_What this task involves:_ Copy out every one of the records below line for line, leaving out the pictures.
## Start Material for the task
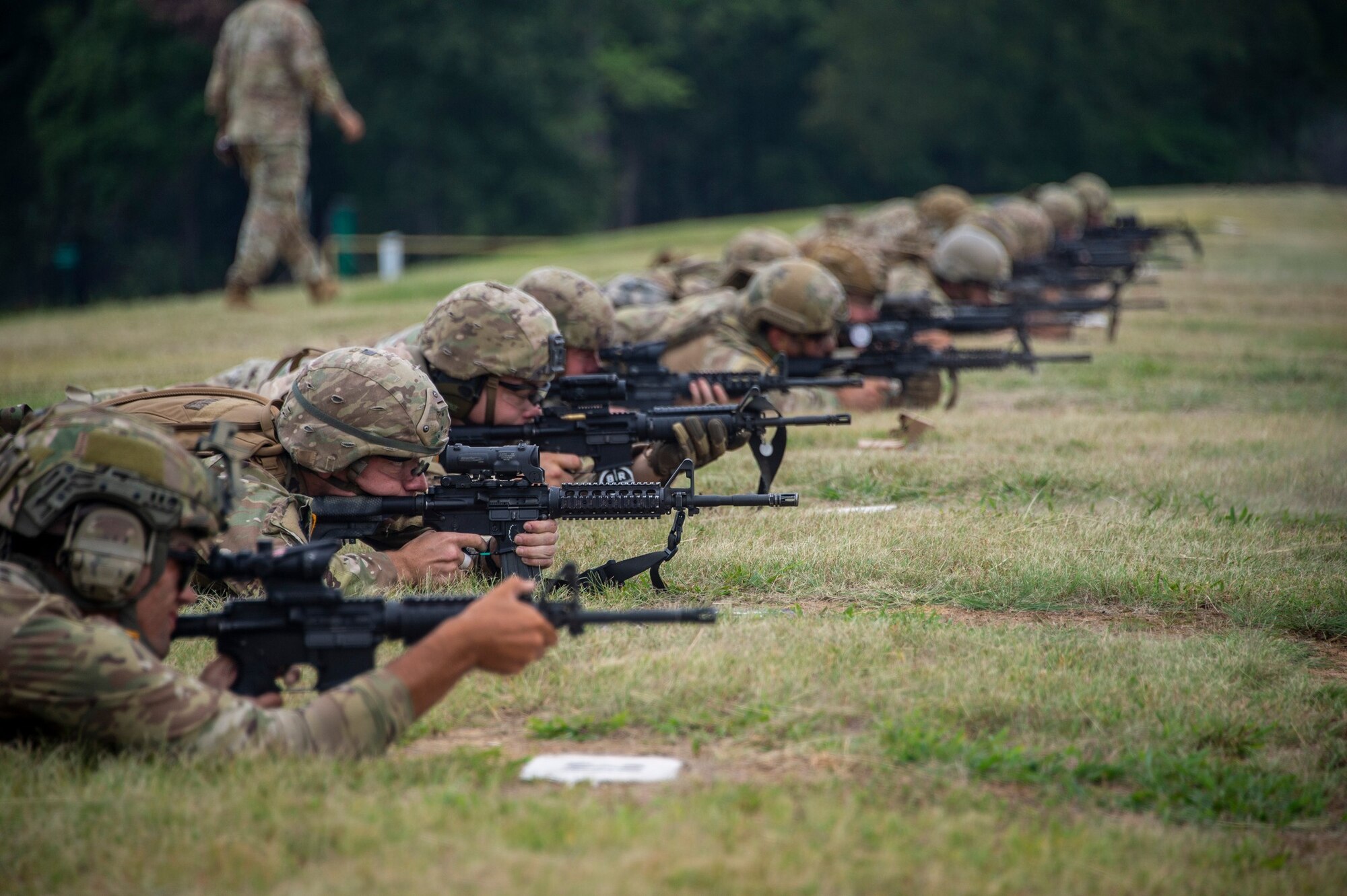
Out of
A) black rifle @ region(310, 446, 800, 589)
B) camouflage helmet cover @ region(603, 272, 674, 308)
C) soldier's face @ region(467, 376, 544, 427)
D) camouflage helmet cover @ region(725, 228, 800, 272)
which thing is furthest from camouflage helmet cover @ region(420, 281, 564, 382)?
camouflage helmet cover @ region(725, 228, 800, 272)

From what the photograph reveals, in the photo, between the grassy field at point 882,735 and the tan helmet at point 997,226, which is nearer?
the grassy field at point 882,735

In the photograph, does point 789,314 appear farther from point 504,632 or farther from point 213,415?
point 504,632

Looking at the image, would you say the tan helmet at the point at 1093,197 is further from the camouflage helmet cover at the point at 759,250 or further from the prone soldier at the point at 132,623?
the prone soldier at the point at 132,623

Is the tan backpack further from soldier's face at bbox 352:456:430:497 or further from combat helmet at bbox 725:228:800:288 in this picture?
combat helmet at bbox 725:228:800:288

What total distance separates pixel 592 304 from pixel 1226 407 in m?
6.00

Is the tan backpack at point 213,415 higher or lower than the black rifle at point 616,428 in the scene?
higher

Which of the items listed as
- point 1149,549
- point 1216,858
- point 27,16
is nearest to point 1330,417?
point 1149,549

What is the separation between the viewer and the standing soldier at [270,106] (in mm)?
15766

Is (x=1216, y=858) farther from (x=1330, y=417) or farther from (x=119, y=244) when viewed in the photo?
(x=119, y=244)

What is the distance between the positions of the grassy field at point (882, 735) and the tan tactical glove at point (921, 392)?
2861 millimetres

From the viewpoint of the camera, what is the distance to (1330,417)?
11.1 metres

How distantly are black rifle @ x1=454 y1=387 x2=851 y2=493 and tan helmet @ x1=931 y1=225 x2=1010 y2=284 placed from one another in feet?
27.0

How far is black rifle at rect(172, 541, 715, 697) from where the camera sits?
13.3ft

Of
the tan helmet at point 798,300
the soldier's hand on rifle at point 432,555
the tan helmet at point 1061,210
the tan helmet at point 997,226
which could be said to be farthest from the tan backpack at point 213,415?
the tan helmet at point 1061,210
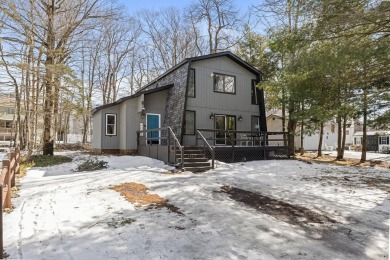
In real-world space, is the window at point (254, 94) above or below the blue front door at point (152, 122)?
above

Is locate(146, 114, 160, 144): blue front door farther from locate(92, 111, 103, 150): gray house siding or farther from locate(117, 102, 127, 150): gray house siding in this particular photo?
locate(92, 111, 103, 150): gray house siding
## End Material for the task
_Exercise answer:_
Out of
A) black rifle @ region(310, 446, 800, 589)
B) camouflage helmet cover @ region(603, 272, 674, 308)
C) soldier's face @ region(467, 376, 544, 427)
D) camouflage helmet cover @ region(725, 228, 800, 272)
which thing is furthest from camouflage helmet cover @ region(420, 281, 564, 382)?
camouflage helmet cover @ region(725, 228, 800, 272)

From what the photograph reveals, in the photo, between the grassy field at point 882,735 and the tan helmet at point 997,226, which is nearer?
the grassy field at point 882,735

In the photograph, does point 789,314 appear farther from point 504,632 or farther from point 213,415?
point 504,632

Looking at the image, would you say the tan helmet at the point at 1093,197 is further from the camouflage helmet cover at the point at 759,250 or further from the prone soldier at the point at 132,623?
the prone soldier at the point at 132,623

Is the tan backpack further from soldier's face at bbox 352:456:430:497 or further from combat helmet at bbox 725:228:800:288 in this picture?
combat helmet at bbox 725:228:800:288

What total distance separates pixel 592 304 from pixel 1226 407 in m?
6.00

Is the tan backpack at point 213,415 higher or lower than the black rifle at point 616,428 in the scene?
higher

Which of the items listed as
- point 1149,549
- point 1216,858
- point 27,16
is nearest to point 1330,417?
point 1149,549

What is the separation between the viewer and the standing soldier at [270,106] (in mm)?
15766

Is (x=1216, y=858) farther from (x=1330, y=417) or farther from (x=119, y=244) when viewed in the photo?
(x=119, y=244)

What is the distance between the positions of the grassy field at point (882, 735) and the tan tactical glove at point (921, 392)?
2861 millimetres

From the viewpoint of the camera, what is the distance to (1330,417)?
11.1 metres

How distantly are black rifle @ x1=454 y1=387 x2=851 y2=493 and tan helmet @ x1=931 y1=225 x2=1010 y2=284 placed from one another in feet?
27.0

How far is black rifle at rect(172, 541, 715, 697) from where the camera sits?
13.3ft

Of
the tan helmet at point 798,300
the soldier's hand on rifle at point 432,555
the tan helmet at point 1061,210
the tan helmet at point 997,226
which could be said to be farthest from the tan backpack at point 213,415?
the tan helmet at point 1061,210
In real-world space, is the window at point (254, 94) above or below the blue front door at point (152, 122)?
above

Is locate(146, 114, 160, 144): blue front door farther from locate(92, 111, 103, 150): gray house siding or farther from locate(117, 102, 127, 150): gray house siding in this particular photo?
locate(92, 111, 103, 150): gray house siding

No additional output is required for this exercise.